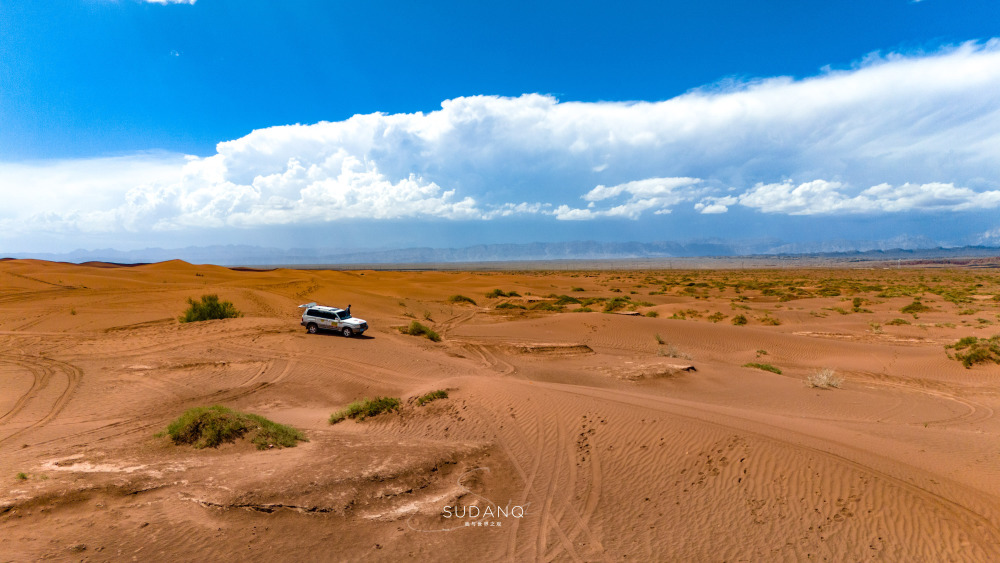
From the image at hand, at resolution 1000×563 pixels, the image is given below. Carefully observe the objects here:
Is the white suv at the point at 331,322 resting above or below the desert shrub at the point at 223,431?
above

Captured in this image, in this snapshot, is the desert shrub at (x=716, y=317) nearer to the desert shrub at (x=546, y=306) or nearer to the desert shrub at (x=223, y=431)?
the desert shrub at (x=546, y=306)

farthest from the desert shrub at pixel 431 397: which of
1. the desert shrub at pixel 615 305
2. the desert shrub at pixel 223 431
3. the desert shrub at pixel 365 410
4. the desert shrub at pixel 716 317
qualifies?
the desert shrub at pixel 716 317

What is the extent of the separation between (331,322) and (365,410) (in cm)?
1198

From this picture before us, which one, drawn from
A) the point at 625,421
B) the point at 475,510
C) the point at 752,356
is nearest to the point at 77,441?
the point at 475,510

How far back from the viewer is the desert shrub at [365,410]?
42.6ft

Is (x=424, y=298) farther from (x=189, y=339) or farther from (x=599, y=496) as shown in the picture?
(x=599, y=496)

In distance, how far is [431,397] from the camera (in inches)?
550

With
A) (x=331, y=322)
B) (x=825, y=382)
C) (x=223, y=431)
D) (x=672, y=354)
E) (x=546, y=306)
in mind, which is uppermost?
(x=331, y=322)

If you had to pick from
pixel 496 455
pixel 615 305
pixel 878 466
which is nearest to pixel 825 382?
pixel 878 466

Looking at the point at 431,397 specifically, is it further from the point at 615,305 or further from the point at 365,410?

▸ **EXERCISE AIM**:
Rewrite all the items above, switching "white suv" to "gray pickup truck" and keeping everything else unchanged. Leave the pictures out.

▸ **IN RESPONSE**:
From the image at hand, at resolution 1000×563 pixels, the image is given below. Carefully observe the objects here:
Is the gray pickup truck at the point at 331,322 resting above or below the desert shrub at the point at 223,431?
above

Captured in this image, in this snapshot, is the desert shrub at (x=716, y=317) nearer to the desert shrub at (x=546, y=306) or nearer to the desert shrub at (x=223, y=431)?
the desert shrub at (x=546, y=306)

farthest from the desert shrub at pixel 431 397: which of
1. the desert shrub at pixel 615 305
2. the desert shrub at pixel 223 431
3. the desert shrub at pixel 365 410
4. the desert shrub at pixel 716 317
qualifies?
the desert shrub at pixel 716 317

What is the extent of the separation between (331,322) and (365,410) (in cm)?
1198

From this picture before us, which one, drawn from
A) the point at 625,421
B) the point at 475,510
C) the point at 752,356
is nearest to the point at 77,441?
the point at 475,510

How far back from the viewer is the desert shrub at [365,410]?
42.6ft

Is (x=424, y=298) farther from (x=189, y=339) or farther from (x=599, y=496) as shown in the picture?
(x=599, y=496)

In distance, how far is [431,397] from the camera (in inches)?
550

With
A) (x=331, y=322)
B) (x=825, y=382)
C) (x=223, y=431)
D) (x=672, y=354)
E) (x=546, y=306)
in mind, which is uppermost?
(x=331, y=322)

If you had to pick from
pixel 496 455
pixel 615 305
pixel 878 466
which is nearest to pixel 825 382?
pixel 878 466

Looking at the point at 431,397 specifically, is it further from the point at 615,305 or further from the point at 365,410?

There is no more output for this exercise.